To do
1 – In the thread on maintainability and adoption, what reason was given for killing a couple of proposals?
2 – Please list the software engineering topics that the maintainability and adoption thread calls "the worst topics."
3 – Carry on the maintainability and adoption thread from its last post.

Text shown
A: Maintainability and adoption #3

ml-evs · 2021-12-21T15:42:27Z

ml-evs
Dec 21, 2021
Maintainer

This thread is for discussing, finalizing and organizing a breakout with the theme in the title above.

Maintainability and adoption:

How can we make sure that this project will not die and will be used?

What can we learn from OPTIMADE or similar efforts (maybe, ORD, AniML)?

What made the CIF a success story?

What do we think about models such as the one of the Allotrope Foundation?

Software user facilities in analogy to other user facilities universities have?

Centralization vs. collaborative custodianship (i.e., in collaborative projects [BIG-MAP, NCCR, …] do we aim for one centralized data lake/store or do we only have a data registry?)

How do we solve the collective action problem that everyone sees the need for high-quality data, but no one wants to start sharing their data in re-usable form?

Do we need journals/editors to buy in?

Do we need changes in education?

kjappelbaum · 2021-12-23T09:40:40Z

kjappelbaum
Dec 23, 2021
Maintainer

quite fuzzy vision, inspired by https://colinraffel.com/blog/a-call-to-build-models-like-we-build-open-source-software.html: "Can we manage scientific data as open source software?"
Can we arrive at some point where I can make a "merge request" to some dataset, fork it to build on top of it,... and on the fly the tooling will keep track of the "credit record" and Google scholar will also show this as a form of output

1 reply

ml-evs Dec 23, 2021
Maintainer Author

There is certainly a discussion to be had about designing for dynamic/shifting schemas, and the technicalities of semantic versioning, actually semantic versioning (i.e. an ontology of versioning that goes beyond that for software - this was discussed at OMDI 2021 briefly) and version negotiation. Some nice notes here from Ink & Switch labs on API versioning, decentralized schemas and lenses into different versions: https://www.inkandswitch.com/cambria/

Seems to me that is combines all of the worst topics in software engineering: dependency management, versioning, database migrations...

kjappelbaum · 2021-12-23T12:04:02Z

kjappelbaum
Dec 23, 2021
Maintainer

what are the incentives for maintaining something like this? Had a couple of proposals killed because "it is not science". How can we, as a community, fix the incentive structure for the developers and maintainers of data infrastructure?

0 replies

ml-evs · 2022-01-17T11:47:40Z

ml-evs
Jan 17, 2022
Maintainer Author

On the adoption front, training/education plays a big part. What standards/guidelines/technologies/tools would you teach new undergrads today?

Given data

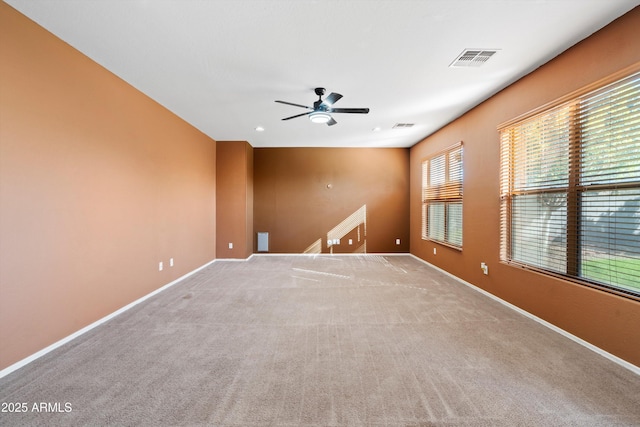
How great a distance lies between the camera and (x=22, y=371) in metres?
1.88

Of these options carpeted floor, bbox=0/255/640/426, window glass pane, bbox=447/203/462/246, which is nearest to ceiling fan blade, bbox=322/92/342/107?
carpeted floor, bbox=0/255/640/426

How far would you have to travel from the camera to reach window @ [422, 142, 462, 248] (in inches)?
175

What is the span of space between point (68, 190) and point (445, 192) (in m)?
5.39

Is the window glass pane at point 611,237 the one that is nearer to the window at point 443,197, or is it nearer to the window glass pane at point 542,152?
the window glass pane at point 542,152

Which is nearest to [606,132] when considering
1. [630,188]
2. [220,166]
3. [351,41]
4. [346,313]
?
[630,188]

Exercise responses
1 – They were rejected because "it is not science."

2 – Dependency management, versioning, and database migrations.

3 –
0 replies

ml-evs · 2022-01-17T18:50:36Z

ml-evs
Jan 17, 2022
Maintainer Author

Also: what are the minimum technical meta-requirements for a standard/ontology/schema/data model to be adopted?

Semantic versioning
Detailed changelog
Machine-readable specification
Tooling for validation: both local and remote (e.g., OPTIMADE validator from optimade-python-tools which can be run locally, as a GitHub action, or automated across all providers at https://optimade.org/providers-dashboard
Ideally, open source with transparent decision making

I think these could apply to things we typically think of as standards, but also simply datasets/databases published on the web.

Does adoption mean something different for software, specifications and data?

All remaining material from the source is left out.